Changelog#

All notable changes to this project will be documented in this file.

The format is based on Keep a Changelog, and this project adheres to Semantic Versioning.

[Unreleased]#

No unreleased changes yet.

[0.1.0] - 2026-06-07#

First stable feature release of BrainEvent on PyPI. It consolidates the event-driven data structures (binary / bit-packed / compact events; CSR / CSC, fixed-number connectivity, and just-in-time connectivity matrices) behind a single, uniform API, ships inline type information, and retires the legacy names accumulated during the 0.0.x series.

Not to be confused with the historical V0.1.0 git tag (2025-05-02), which was tagged on GitHub but never published to PyPI. The PyPI line ran 0.0.1.postN → … → 0.0.7; this 0.1.0 is the first 0.1.0 distributed on PyPI. See the [V0.1.0] section below for the historical note.

Requirements: Python ≥ 3.11, jax ≥ 0.5.0, brainunit ≥ 0.0.8, numpy, absl-py.

⚠️ Breaking changes & migration#

This release standardizes naming, but retains a backward-compatibility shim so every public name exported by v0.0.7 stays importable (see Deprecated below). Renamed symbols forward to their replacement with a DeprecationWarning; names whose underlying functionality was removed raise an AttributeError that names the replacement. Recommended updates:

Deprecated / changed name

Replacement / migration

EventArray

BinaryArray

JITCHomoR / JITCHomoC

JITCScalarR / JITCScalarC

FixedPostNumConn / FixedPreNumConn

FixedNumPerPre / FixedNumPerPost

FixedNumConn.to_csr / to_csc / to_dense

tocsr / tocsc / todense

csr_on_pre, csr2csc_on_post, dense_on_pre, dense_on_post

update_csr_on_binary_pre, update_csc_on_binary_post, update_dense_on_binary_pre, update_dense_on_binary_post

EllLayout / CscLayout

(removed — use the canonical representations)

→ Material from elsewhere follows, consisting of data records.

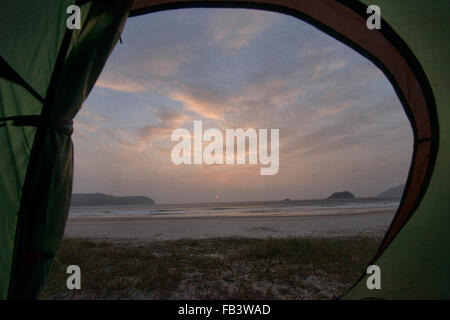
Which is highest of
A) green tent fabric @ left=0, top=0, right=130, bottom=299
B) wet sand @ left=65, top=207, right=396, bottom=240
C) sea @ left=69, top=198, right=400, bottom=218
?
green tent fabric @ left=0, top=0, right=130, bottom=299

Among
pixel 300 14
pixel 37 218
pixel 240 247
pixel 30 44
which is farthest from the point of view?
pixel 240 247

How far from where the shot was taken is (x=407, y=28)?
5.74ft

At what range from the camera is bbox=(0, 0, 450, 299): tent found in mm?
1507

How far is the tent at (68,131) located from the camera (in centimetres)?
151

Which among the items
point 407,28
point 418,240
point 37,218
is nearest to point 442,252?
point 418,240

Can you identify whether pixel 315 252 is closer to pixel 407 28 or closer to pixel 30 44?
pixel 407 28

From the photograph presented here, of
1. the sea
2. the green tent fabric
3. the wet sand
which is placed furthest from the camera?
the sea

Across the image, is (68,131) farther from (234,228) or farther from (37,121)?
(234,228)

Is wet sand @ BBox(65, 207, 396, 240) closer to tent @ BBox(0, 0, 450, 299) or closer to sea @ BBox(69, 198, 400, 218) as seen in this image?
tent @ BBox(0, 0, 450, 299)

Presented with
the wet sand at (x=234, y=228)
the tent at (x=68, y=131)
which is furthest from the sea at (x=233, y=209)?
the tent at (x=68, y=131)

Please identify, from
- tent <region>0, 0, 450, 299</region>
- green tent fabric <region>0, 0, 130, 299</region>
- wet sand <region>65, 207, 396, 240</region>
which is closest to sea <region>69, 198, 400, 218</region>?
wet sand <region>65, 207, 396, 240</region>

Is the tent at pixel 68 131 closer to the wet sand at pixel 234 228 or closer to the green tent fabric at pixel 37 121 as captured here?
the green tent fabric at pixel 37 121

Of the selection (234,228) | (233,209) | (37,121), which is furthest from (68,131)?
(233,209)
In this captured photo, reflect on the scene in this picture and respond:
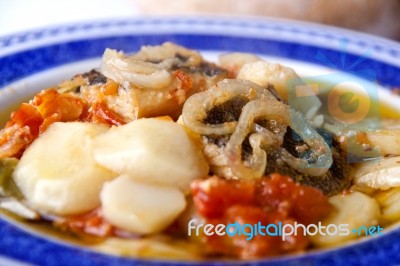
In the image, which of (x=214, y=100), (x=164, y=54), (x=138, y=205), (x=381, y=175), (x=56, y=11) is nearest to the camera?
(x=138, y=205)

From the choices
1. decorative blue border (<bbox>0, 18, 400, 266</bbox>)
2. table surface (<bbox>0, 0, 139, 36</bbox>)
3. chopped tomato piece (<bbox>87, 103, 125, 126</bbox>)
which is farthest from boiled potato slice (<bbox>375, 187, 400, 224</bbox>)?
table surface (<bbox>0, 0, 139, 36</bbox>)

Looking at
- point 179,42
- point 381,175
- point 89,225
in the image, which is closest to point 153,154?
point 89,225

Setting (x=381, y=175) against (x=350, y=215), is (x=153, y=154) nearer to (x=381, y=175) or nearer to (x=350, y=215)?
(x=350, y=215)

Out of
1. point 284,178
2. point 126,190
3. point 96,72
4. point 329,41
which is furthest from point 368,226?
point 329,41

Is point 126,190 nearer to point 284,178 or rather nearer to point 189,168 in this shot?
point 189,168

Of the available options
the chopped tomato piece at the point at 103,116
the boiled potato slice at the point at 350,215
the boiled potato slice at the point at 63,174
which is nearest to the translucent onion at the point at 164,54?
the chopped tomato piece at the point at 103,116
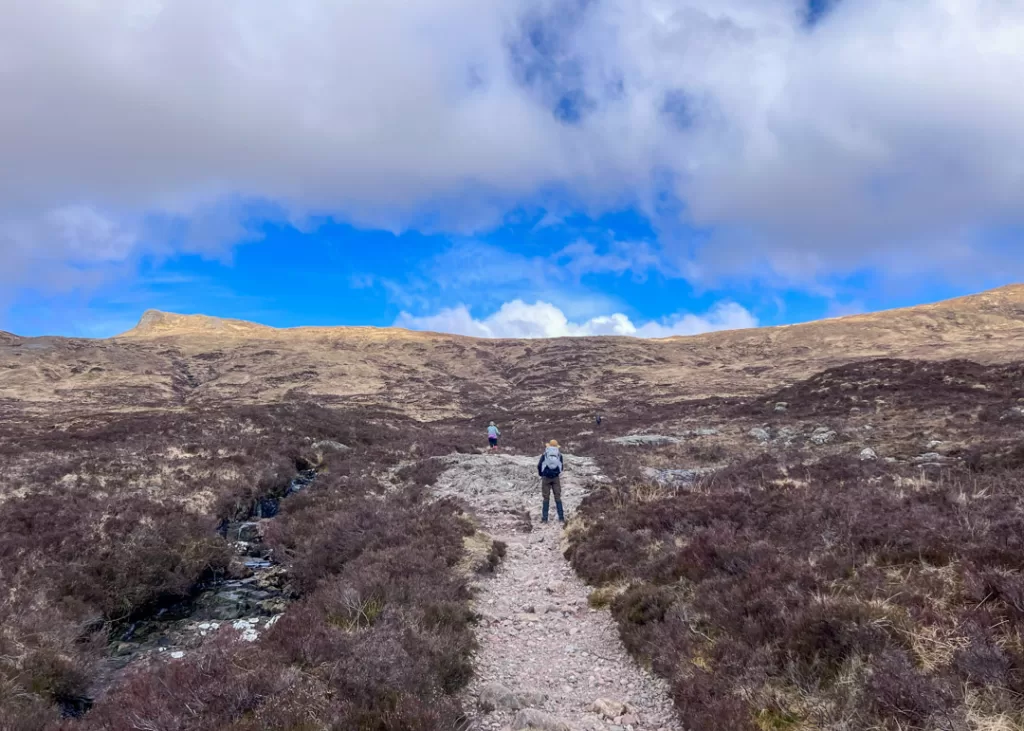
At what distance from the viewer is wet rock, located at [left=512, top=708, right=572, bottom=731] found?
6.92 metres

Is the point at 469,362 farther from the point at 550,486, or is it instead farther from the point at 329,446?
the point at 550,486

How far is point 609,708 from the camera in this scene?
7566mm

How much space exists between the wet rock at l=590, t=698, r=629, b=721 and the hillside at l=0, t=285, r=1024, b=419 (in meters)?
52.8

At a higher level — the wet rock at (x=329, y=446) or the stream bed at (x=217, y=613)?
the wet rock at (x=329, y=446)

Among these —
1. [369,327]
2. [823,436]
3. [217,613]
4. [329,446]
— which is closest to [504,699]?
[217,613]

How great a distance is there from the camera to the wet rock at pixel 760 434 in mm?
29920

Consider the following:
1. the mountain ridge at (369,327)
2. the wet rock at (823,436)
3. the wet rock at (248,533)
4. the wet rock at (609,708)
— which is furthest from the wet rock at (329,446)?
the mountain ridge at (369,327)

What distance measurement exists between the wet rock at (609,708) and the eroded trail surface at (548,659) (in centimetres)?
1

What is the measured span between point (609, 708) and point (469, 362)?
10486cm

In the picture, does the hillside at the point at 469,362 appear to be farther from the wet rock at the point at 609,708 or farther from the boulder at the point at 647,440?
the wet rock at the point at 609,708

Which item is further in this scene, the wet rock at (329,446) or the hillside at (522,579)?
the wet rock at (329,446)

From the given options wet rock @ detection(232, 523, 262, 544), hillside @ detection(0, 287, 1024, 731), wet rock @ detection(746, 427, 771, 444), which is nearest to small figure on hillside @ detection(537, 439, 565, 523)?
hillside @ detection(0, 287, 1024, 731)

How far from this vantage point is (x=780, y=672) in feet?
22.7

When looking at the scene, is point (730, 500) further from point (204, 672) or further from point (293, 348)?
point (293, 348)
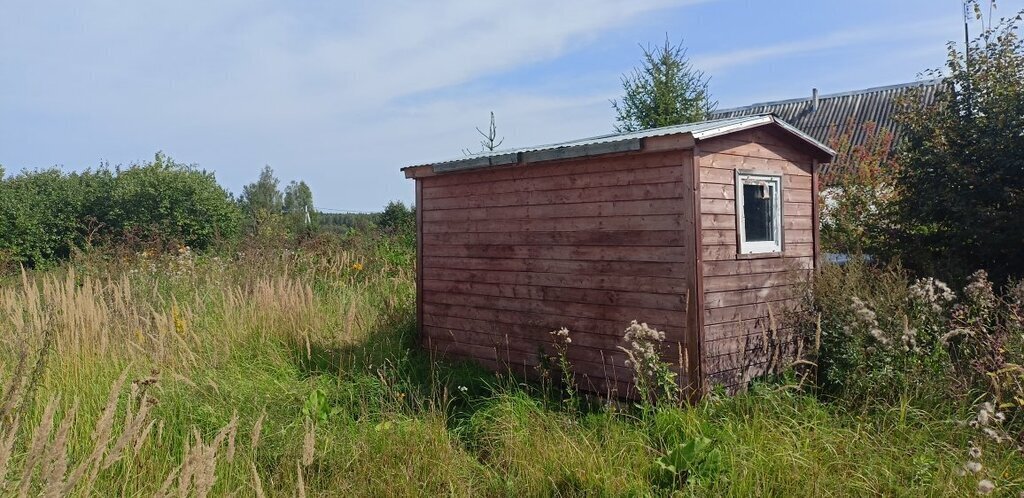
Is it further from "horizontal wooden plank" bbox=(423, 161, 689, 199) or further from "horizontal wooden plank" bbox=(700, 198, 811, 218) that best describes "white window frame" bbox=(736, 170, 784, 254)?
"horizontal wooden plank" bbox=(423, 161, 689, 199)

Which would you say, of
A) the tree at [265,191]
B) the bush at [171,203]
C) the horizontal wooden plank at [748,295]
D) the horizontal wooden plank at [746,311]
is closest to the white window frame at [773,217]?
the horizontal wooden plank at [748,295]

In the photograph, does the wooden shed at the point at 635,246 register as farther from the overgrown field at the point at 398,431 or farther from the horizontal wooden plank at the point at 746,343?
the overgrown field at the point at 398,431

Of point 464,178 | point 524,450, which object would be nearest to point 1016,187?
point 464,178

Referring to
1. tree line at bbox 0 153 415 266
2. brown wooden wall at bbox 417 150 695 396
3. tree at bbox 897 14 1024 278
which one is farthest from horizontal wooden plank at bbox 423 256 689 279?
tree line at bbox 0 153 415 266

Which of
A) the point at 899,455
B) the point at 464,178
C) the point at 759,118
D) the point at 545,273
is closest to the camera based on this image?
the point at 899,455

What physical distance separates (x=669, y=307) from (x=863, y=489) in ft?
6.92

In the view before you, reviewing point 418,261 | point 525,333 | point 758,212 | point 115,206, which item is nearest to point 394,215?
point 115,206

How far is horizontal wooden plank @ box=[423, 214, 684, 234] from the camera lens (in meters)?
5.95

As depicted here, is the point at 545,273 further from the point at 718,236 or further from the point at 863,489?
the point at 863,489

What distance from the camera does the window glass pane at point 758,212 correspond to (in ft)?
21.1

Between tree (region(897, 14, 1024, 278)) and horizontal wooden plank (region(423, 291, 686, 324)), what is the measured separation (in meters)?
3.80

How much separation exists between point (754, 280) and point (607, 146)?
66.8 inches

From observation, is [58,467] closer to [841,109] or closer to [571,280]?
[571,280]

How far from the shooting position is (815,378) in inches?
230
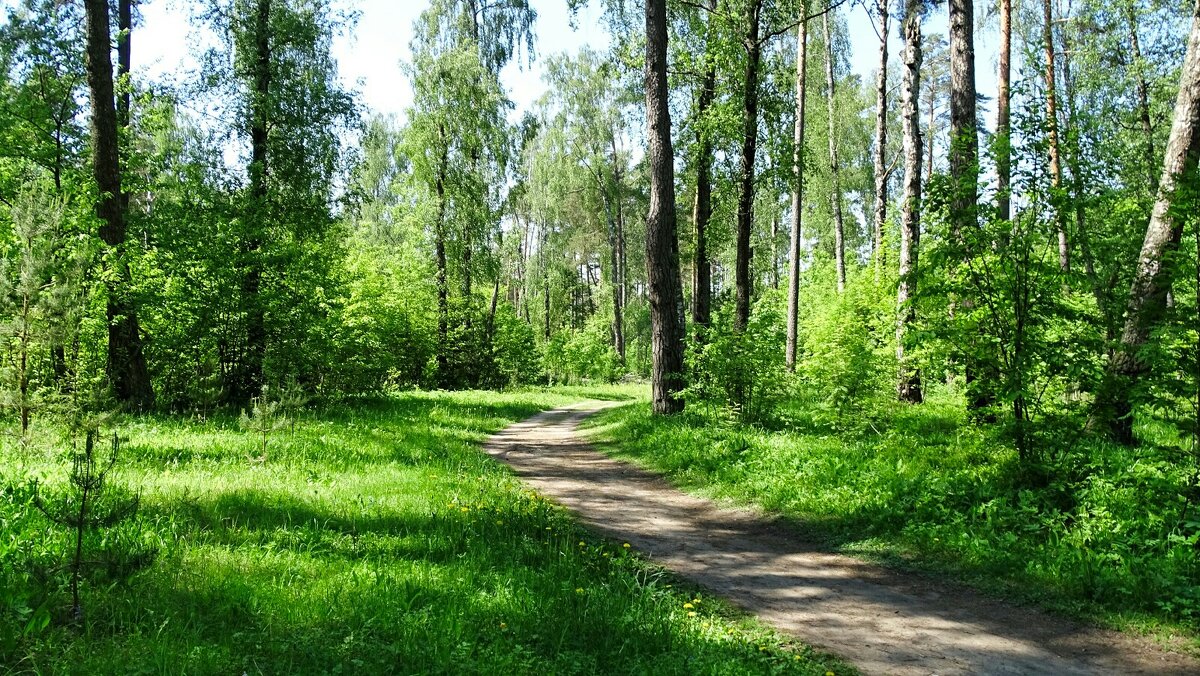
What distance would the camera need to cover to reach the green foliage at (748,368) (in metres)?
11.7

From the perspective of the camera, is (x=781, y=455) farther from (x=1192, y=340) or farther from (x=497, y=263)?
(x=497, y=263)

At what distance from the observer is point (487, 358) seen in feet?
97.2

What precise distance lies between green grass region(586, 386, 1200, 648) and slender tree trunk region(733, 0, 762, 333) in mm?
6128

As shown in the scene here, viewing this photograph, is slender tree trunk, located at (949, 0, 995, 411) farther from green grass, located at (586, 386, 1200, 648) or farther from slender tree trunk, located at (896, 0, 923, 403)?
slender tree trunk, located at (896, 0, 923, 403)

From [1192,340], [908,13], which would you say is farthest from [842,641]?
[908,13]

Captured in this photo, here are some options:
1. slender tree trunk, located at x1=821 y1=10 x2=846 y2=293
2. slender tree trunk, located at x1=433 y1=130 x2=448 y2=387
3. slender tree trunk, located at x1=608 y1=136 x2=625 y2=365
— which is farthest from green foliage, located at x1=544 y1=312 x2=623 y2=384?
slender tree trunk, located at x1=821 y1=10 x2=846 y2=293

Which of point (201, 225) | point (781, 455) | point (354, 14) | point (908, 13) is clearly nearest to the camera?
point (781, 455)

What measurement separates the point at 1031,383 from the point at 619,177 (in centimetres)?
3457

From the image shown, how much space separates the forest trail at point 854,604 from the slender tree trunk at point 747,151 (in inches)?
310

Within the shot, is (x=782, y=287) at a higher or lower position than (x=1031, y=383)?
higher

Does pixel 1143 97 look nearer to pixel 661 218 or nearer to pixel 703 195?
pixel 703 195

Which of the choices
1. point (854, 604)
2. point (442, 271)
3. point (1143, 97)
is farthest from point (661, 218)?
point (1143, 97)

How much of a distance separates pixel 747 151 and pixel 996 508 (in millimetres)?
10864

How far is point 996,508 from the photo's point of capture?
6.29 meters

COO sparse class & operators

CSR / CSC (+ coo2csr and the *_index helpers)

CSC.__getitem__(i) → column i

now returns row i; use csc.transpose()[i] or csc.todense()[:, i] for the old result

JITCScalar* / JITCNormal* / JITCUniform* .fromdense / yw_to_w / update_on_*

materialize with .tocsr() first, then operate

import brainevent no longer pulls in brainstate.

Added#

  • Uniform common-API contract on DataRepresentation: every concrete data representation now exposes (or deliberately refuses) a single conversion and neural-plasticity surface — fromdense, todense, tocoo, tocsr, tocsc, yw_to_w, yw_to_w_transposed, update_on_pre, update_on_post. The base class declares stubs so a missing override fails loudly rather than silently inheriting an unrelated implementation (#161).

  • Format conversions tocsr / tocsc / tocoo for CSR, CSC, FixedNumPerPre, FixedNumPerPost, and the JIT-connectivity matrices (the latter materialize eagerly via tocsr and delegate the rest). CSR/CSC conversions are jax.jit-safe (#153, #161).

  • FixedNumPerPre.fromdense / FixedNumPerPost.fromdense: build a fixed-num-connection matrix from a dense array. With num_conn=None the dense matrix must have a uniform per-row (per-column) non-zero count; passing num_conn pads short rows with in-range zero-weight sentinels and raises ValueError on overflow. Physical units are preserved (#161).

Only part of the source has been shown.